Label-free evaluation of myocardial infarct in surgically excised ventricular myocardium by Raman spectroscopy

TL;DR

This study demonstrates the use of label-free Raman spectroscopy to accurately evaluate myocardial infarcted tissue during surgery, providing high sensitivity detection and boundary visualization of infarcted regions.

Contribution

It introduces a novel application of Raman spectroscopy for intraoperative assessment of myocardial viability in human hearts, with a predictive model for tissue differentiation.

Findings

Achieved 99.98% sensitivity in identifying infarcted myocardium.

Developed a Raman-based prediction model for tissue differentiation.

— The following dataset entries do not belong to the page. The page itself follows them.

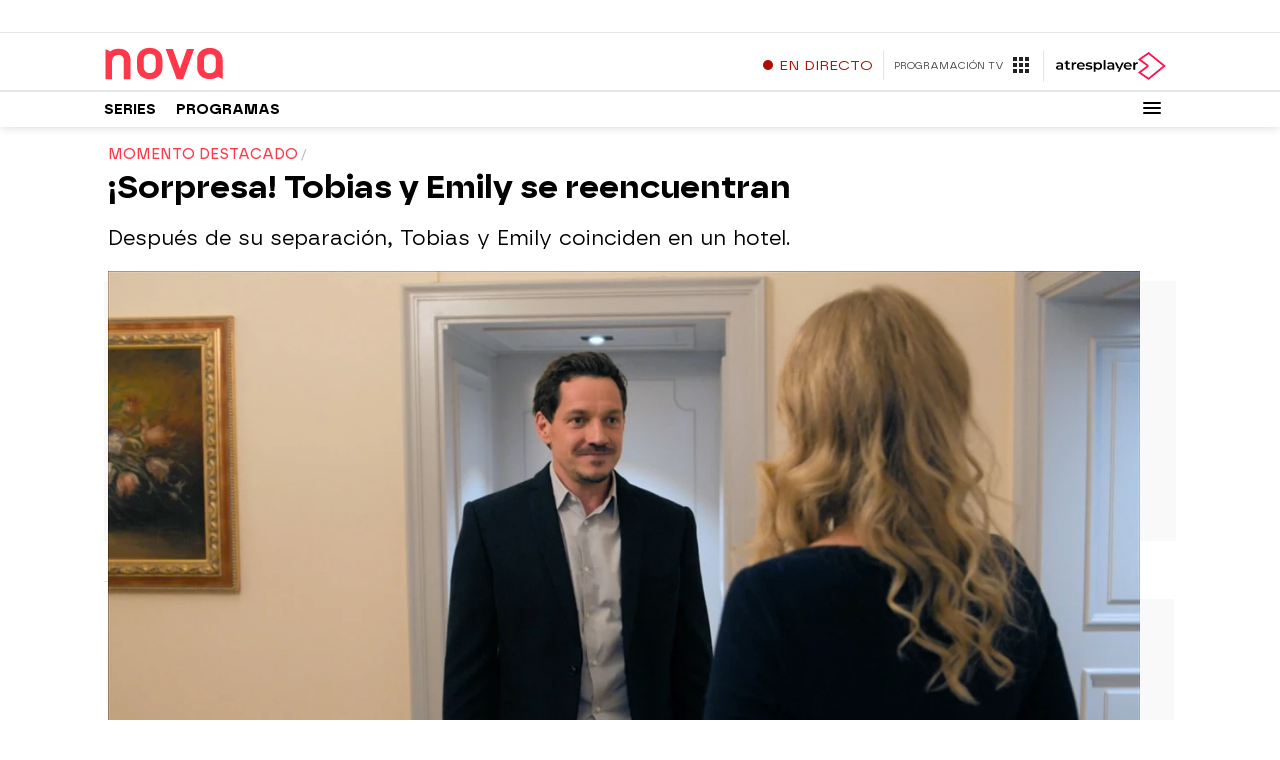

--- FILE ---
content_type: text/javascript
request_url: https://cdnjs.atresmedia.com/load/webapp/www-chunks/index.CiLRS30jdLDD2PHg.js
body_size: -414
content:
import{i,a as t,b as a}from"./navbar.T2Bax942ATE5OEq-.js";import{i as o,a as r}from"./tabNavs.BXndNHIoZLYpbo_Y.js";import"./throttle.B97dzb1HK0qK-9yb.js";const s=()=>{o(),i(),t(),r(),a()};s();


--- FILE ---
content_type: application/x-javascript;charset=utf-8
request_url: https://smetrics.atresmedia.com/id?d_visid_ver=5.5.0&d_fieldgroup=A&mcorgid=09DCC8AD54D410FF0A4C98A6%40AdobeOrg&mid=87852294296314679697039589397092117173&ts=1769047225899
body_size: -36
content:
{"mid":"87852294296314679697039589397092117173"}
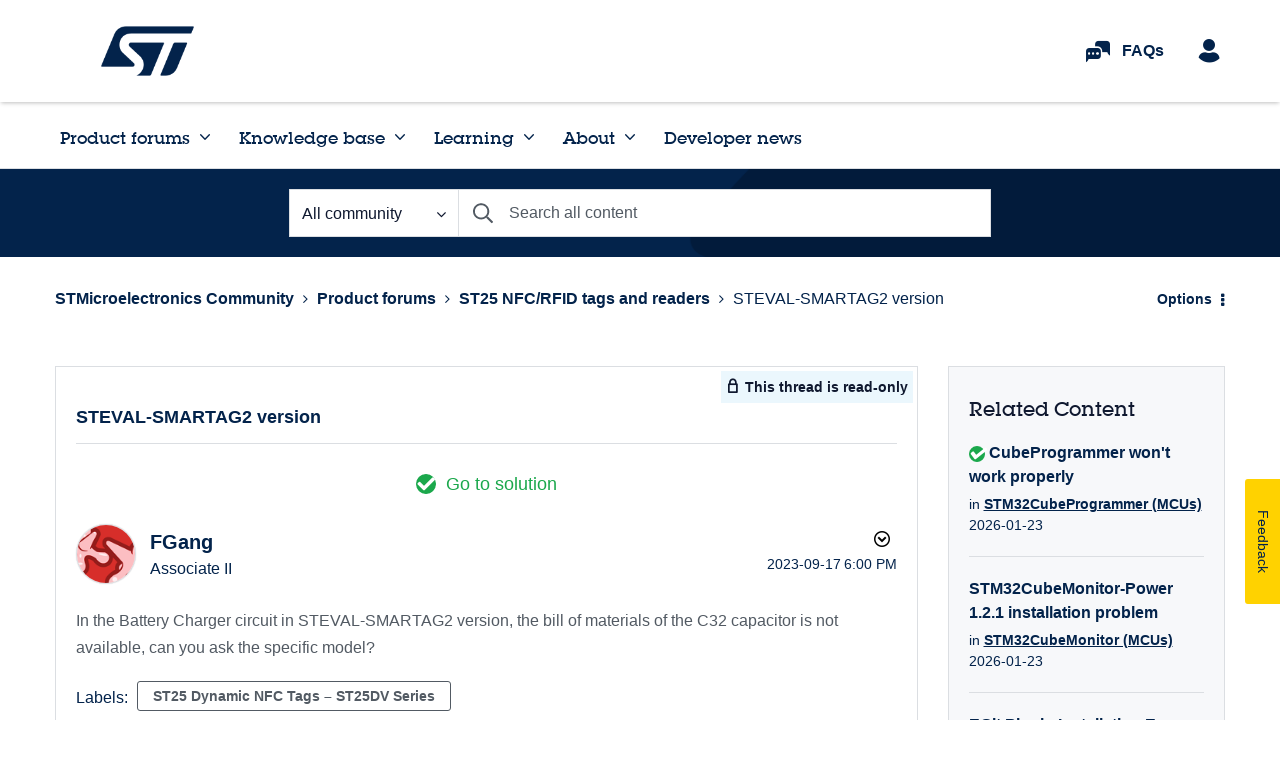

--- FILE ---
content_type: application/x-javascript;charset=utf-8
request_url: https://swa.st.com/id?d_visid_ver=5.1.1&d_fieldgroup=A&mcorgid=6C557FBB5417FB460A4C98A4%40AdobeOrg&mid=33526601652730645132501098251450979606&ts=1769245073418
body_size: -45
content:
{"mid":"33526601652730645132501098251450979606"}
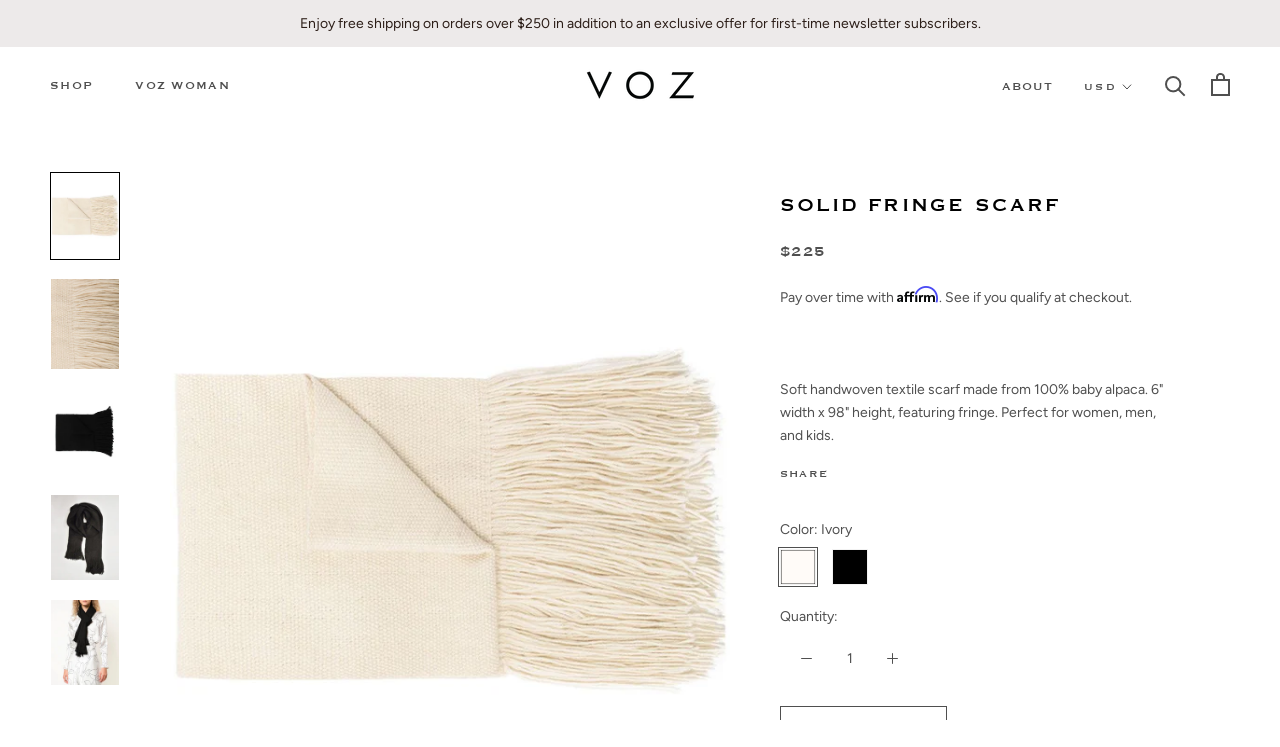

--- FILE ---
content_type: text/javascript
request_url: https://madebyvoz.com/cdn/shop/t/61/assets/custom.js?v=8814717088703906631746641779
body_size: -812
content:
//# sourceMappingURL=/cdn/shop/t/61/assets/custom.js.map?v=8814717088703906631746641779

Enabled visualization of infarct border zones in surgical settings.

Abstract

Understanding the viability of the ischemic myocardial tissue is a critical issue in determining the appropriate surgical procedure for patients with chronic heart failure after myocardial infarction (MI). Conventional MI evaluation methods are; however, preoperatively performed and/or give an indirect information of myocardial viability such as shape, color, and blood flow. In this study, we realize the evaluation of MI in patients undergoing cardiac surgery by Raman spectroscopy under label-free conditions, which is based on intrinsic molecular constituents related to myocardial viability. We identify key signatures of Raman spectra for the evaluation of myocardial viability by evaluating the infarct border zone myocardium that were excised from five patients under surgical ventricular restoration. We also obtain a prediction model to differentiate the infarcted myocardium from the non-infarcted myocardium by applying partial least squares regression-discriminant analysis (PLS-DA) to the Raman spectra. Our prediction model enables identification of the infarcted tissues and the non-infarcted tissues with sensitivities of 99.98% and 99.92%, respectively. Furthermore, the prediction model of the Raman images of the infarct border zone enabled us to visualize boundaries between these distinct regions. Our novel application of Raman spectroscopy to the human heart would be a useful means for the detection of myocardial viability during surgery.